One cold, drizzly night
in February of 1992, I was in Washington DC, on business. I had not
been there since 1968, when I had visited the Capital while stationed
at Langley AFB, in Virginia. Although late at night, and I was tired,
I set out to find the Vietnam Veterans Memorial Wall. I had a map of
the city, which told me it was just a few blocks away from my hotel.
By the time I arrived the rain looked heavy in the bright lights, but
I didn't care. I had stood in rains worse than that many a night.
I raised the collar of my black trench
coat, tucking it around me more tightly. I would not be denied my time
at The Wall I wanted to visit, needed to visit, for years... and
now I planned to take my time.
Rain pelted the plastic covered stand
which held worn copies of the many books-of-names of the dead, I began
the search for my names. A neighbor who was killed in action as a nineteen
year old Marine. When his father told my mom of how he was killed, it
caused havoc in our family because I was soon going in the Air Force.
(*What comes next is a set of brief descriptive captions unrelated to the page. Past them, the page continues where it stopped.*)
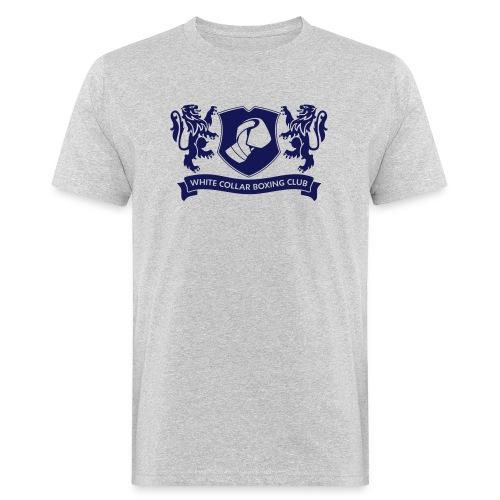 White Collar Boxing Sportsbag - Männer Bio-T-Shirt
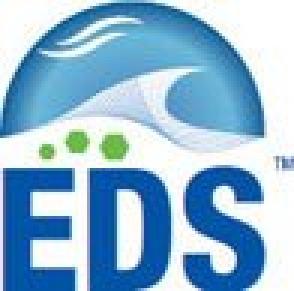 Cơ sở dữ liệu EDS
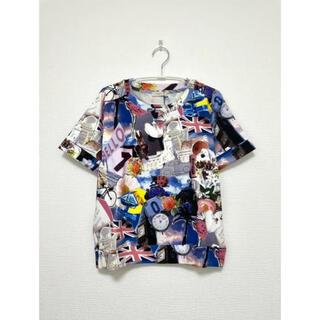 ポールスミス(Paul Smith)のPaul Smith トップス(Tシャツ/カットソー(半袖/袖なし))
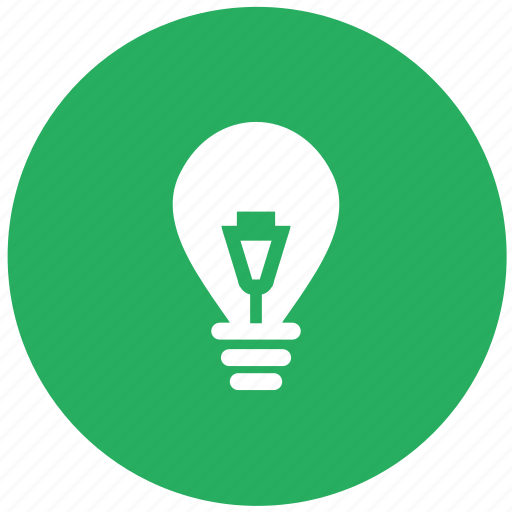 bulb, electricity, energy, green, light, power, round icon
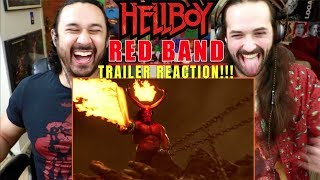 HELLBOY (2019) RED BAND TRAILER - REACTION!!!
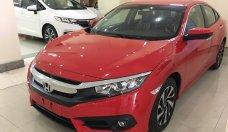 Bán Honda Civic 1.8 2018, màu trắng, giá 763tr - Hỗ trợ 80% - Hotline: 0898.148.525 nhận giá tốt nhất giá 763 triệu tại Tiền Giang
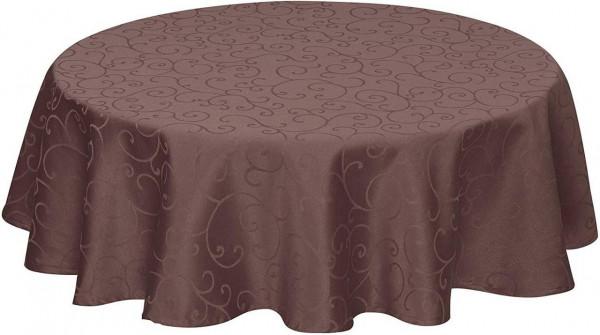 Tischdecke/Tafeldecke mit Saum, Ornamente im Seidenglanz Design, Dunkelbraun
But the first name I wanted to find was that of a young Army soldier
whom I had never known and whom I had never seen alive. I found his
name in the book, and the panel location, then set out to find it on
The Wall. I had set out to find him once, years before.
As I walked The Wall looking at the seemingly
countless names, unpleasant emotions began to stir within me---emotions
I thought long since buried, and knowing fully what they represented.
All those dead young men. Memories began welling up, and I felt a lump
form in my throat.
I passed three young men who were laughing
and joking, inappropriately, like clowns at a funeral---they didn't
know anyone here. Then I found his name on The Wall. As I stood there
staring at his cold etched name, watching rivulets of water ripple over
letters, my mind went back to that evening at Biên Hòa AB.
Another rare rocket attack that occurred at dusk, just before the dark
night. Almost always, the rockets came arcing around the twilight of
black sky in the east and ribbons of fading colors in the west. This
attack was not a major one, as only a dozen or so rockets exploded across
the base. Charlie objected to being bombed and machine gunned from the
sky, and therefore the Biên Hòa AB was always a preferred target,
especially if he only had a few rockets to throw at us Airmen.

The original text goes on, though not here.